Copy out every one of the rows below word for word.

ITEMS:

• • • • • • •

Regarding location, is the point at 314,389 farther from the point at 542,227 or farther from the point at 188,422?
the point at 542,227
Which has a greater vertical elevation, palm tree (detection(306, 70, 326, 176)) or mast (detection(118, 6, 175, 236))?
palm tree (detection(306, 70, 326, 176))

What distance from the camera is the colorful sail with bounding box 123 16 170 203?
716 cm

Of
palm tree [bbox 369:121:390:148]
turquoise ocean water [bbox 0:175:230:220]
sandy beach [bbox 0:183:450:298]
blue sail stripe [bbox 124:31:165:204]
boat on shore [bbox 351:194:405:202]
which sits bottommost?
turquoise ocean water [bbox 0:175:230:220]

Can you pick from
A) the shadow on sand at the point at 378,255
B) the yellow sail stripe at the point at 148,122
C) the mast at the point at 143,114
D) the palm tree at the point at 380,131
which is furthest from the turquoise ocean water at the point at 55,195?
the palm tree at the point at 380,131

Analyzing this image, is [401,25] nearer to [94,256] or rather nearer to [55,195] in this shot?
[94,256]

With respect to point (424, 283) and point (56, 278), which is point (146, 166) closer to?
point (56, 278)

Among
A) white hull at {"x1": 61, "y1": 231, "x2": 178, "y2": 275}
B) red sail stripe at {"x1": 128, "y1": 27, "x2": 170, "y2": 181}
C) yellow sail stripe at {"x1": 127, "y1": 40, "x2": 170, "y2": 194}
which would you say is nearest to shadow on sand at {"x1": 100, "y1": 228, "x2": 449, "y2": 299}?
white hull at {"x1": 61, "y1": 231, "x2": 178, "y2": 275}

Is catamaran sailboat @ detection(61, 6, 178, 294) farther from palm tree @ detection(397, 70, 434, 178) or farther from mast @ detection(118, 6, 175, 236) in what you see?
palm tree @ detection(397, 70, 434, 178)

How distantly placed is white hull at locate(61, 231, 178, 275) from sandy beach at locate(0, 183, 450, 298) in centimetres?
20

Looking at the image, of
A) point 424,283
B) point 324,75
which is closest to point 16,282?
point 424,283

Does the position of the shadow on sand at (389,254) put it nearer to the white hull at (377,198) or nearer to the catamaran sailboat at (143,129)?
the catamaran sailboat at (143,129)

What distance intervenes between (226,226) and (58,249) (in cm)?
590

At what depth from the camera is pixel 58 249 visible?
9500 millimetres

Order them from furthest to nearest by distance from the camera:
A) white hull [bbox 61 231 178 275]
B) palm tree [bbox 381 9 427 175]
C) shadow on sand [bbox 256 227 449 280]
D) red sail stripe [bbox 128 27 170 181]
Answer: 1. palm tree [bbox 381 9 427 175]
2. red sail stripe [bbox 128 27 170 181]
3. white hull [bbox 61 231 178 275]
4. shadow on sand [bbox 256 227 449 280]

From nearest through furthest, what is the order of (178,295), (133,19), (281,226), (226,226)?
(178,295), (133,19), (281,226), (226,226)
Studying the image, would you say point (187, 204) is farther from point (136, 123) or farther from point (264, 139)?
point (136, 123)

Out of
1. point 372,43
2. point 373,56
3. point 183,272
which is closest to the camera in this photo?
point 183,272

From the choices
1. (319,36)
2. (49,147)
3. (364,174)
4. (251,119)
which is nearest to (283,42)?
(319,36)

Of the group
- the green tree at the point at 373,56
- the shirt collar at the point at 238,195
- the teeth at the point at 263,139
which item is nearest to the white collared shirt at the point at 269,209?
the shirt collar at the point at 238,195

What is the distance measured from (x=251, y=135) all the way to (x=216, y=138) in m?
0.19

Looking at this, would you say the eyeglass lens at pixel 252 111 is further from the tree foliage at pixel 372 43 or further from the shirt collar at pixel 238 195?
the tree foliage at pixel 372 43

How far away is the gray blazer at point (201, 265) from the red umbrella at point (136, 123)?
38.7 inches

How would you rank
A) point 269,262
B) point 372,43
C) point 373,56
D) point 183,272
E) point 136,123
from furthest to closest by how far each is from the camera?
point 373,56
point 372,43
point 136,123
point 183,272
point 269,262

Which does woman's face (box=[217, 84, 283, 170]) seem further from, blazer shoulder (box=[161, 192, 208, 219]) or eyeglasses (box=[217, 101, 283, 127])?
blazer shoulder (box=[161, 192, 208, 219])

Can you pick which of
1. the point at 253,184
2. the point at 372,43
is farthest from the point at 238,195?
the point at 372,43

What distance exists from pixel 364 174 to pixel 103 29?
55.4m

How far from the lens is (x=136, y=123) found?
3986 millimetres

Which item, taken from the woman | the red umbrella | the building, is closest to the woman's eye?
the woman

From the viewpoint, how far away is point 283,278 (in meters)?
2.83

• • • • • • •

EXERCISE ANSWER:
Regarding location, is the point at 314,389 farther from the point at 542,227 or farther from the point at 188,422?
the point at 542,227
Which has a greater vertical elevation, palm tree (detection(306, 70, 326, 176)) or mast (detection(118, 6, 175, 236))?
palm tree (detection(306, 70, 326, 176))

What distance from the camera is the colorful sail with bounding box 123 16 170 203?
716 cm

Of
palm tree [bbox 369:121:390:148]
turquoise ocean water [bbox 0:175:230:220]
sandy beach [bbox 0:183:450:298]
blue sail stripe [bbox 124:31:165:204]
boat on shore [bbox 351:194:405:202]
which sits bottommost?
turquoise ocean water [bbox 0:175:230:220]

Can you pick from
A) the shadow on sand at the point at 378,255
B) the yellow sail stripe at the point at 148,122
C) the mast at the point at 143,114
D) the palm tree at the point at 380,131
which is furthest from the turquoise ocean water at the point at 55,195?
the palm tree at the point at 380,131

Analyzing this image, is [401,25] nearer to [94,256] or rather nearer to [55,195] in this shot?
[94,256]

With respect to point (424, 283) and point (56, 278), which is point (146, 166) closer to?
point (56, 278)

Among
A) white hull at {"x1": 61, "y1": 231, "x2": 178, "y2": 275}
B) red sail stripe at {"x1": 128, "y1": 27, "x2": 170, "y2": 181}
C) yellow sail stripe at {"x1": 127, "y1": 40, "x2": 170, "y2": 194}
which would you say is nearest to shadow on sand at {"x1": 100, "y1": 228, "x2": 449, "y2": 299}?
white hull at {"x1": 61, "y1": 231, "x2": 178, "y2": 275}

Is catamaran sailboat @ detection(61, 6, 178, 294) farther from palm tree @ detection(397, 70, 434, 178) or farther from mast @ detection(118, 6, 175, 236) in what you see?
palm tree @ detection(397, 70, 434, 178)

How distantly placed is white hull at locate(61, 231, 178, 275) from sandy beach at locate(0, 183, 450, 298) in centimetres?
20

Looking at the image, of
A) point 424,283
B) point 324,75
which is closest to point 16,282?
point 424,283

Does the position of the shadow on sand at (389,254) put it nearer to the white hull at (377,198) or nearer to the catamaran sailboat at (143,129)?
the catamaran sailboat at (143,129)

What distance intervenes between (226,226) and (58,249) (in cm)?
590

At what depth from the camera is pixel 58 249 visible?
9500 millimetres

Order them from furthest to nearest by distance from the camera:
A) white hull [bbox 61 231 178 275]
B) palm tree [bbox 381 9 427 175]
C) shadow on sand [bbox 256 227 449 280]
D) red sail stripe [bbox 128 27 170 181]
Answer: 1. palm tree [bbox 381 9 427 175]
2. red sail stripe [bbox 128 27 170 181]
3. white hull [bbox 61 231 178 275]
4. shadow on sand [bbox 256 227 449 280]

From nearest through furthest, what is the order of (178,295), (133,19), (281,226), (226,226)?
(178,295), (133,19), (281,226), (226,226)
Studying the image, would you say point (187, 204) is farther from point (136, 123) or farther from point (264, 139)?
point (136, 123)

Out of
1. point 372,43
2. point 373,56
3. point 183,272
which is closest to the camera in this photo?
point 183,272

From the choices
1. (319,36)
2. (49,147)
3. (364,174)
4. (251,119)
which is nearest to (283,42)?
(319,36)

Of the group
- the green tree at the point at 373,56
- the shirt collar at the point at 238,195
- the teeth at the point at 263,139
which item is nearest to the white collared shirt at the point at 269,209?
the shirt collar at the point at 238,195

What is the distance measured from (x=251, y=135) all the way to (x=216, y=138) in m?
0.19

Looking at this, would you say the eyeglass lens at pixel 252 111 is further from the tree foliage at pixel 372 43 or further from the shirt collar at pixel 238 195?
the tree foliage at pixel 372 43

How far away is the gray blazer at point (201, 265) from the red umbrella at point (136, 123)?
38.7 inches

How would you rank
A) point 269,262
B) point 372,43
C) point 373,56
D) point 183,272
E) point 136,123
from furthest to closest by how far each is from the camera?
point 373,56
point 372,43
point 136,123
point 183,272
point 269,262

Which does woman's face (box=[217, 84, 283, 170]) seem further from, blazer shoulder (box=[161, 192, 208, 219]) or eyeglasses (box=[217, 101, 283, 127])?
blazer shoulder (box=[161, 192, 208, 219])

Can you pick which of
1. the point at 253,184
2. the point at 372,43
is farthest from the point at 238,195?
the point at 372,43

What distance exists from pixel 364 174 to pixel 103 29?
55.4m

How far from the lens is (x=136, y=123) found?
3986 millimetres

Which item, taken from the woman | the red umbrella | the building, is closest to the woman's eye?
the woman

From the viewpoint, how far away is point 283,278 (in meters)?
2.83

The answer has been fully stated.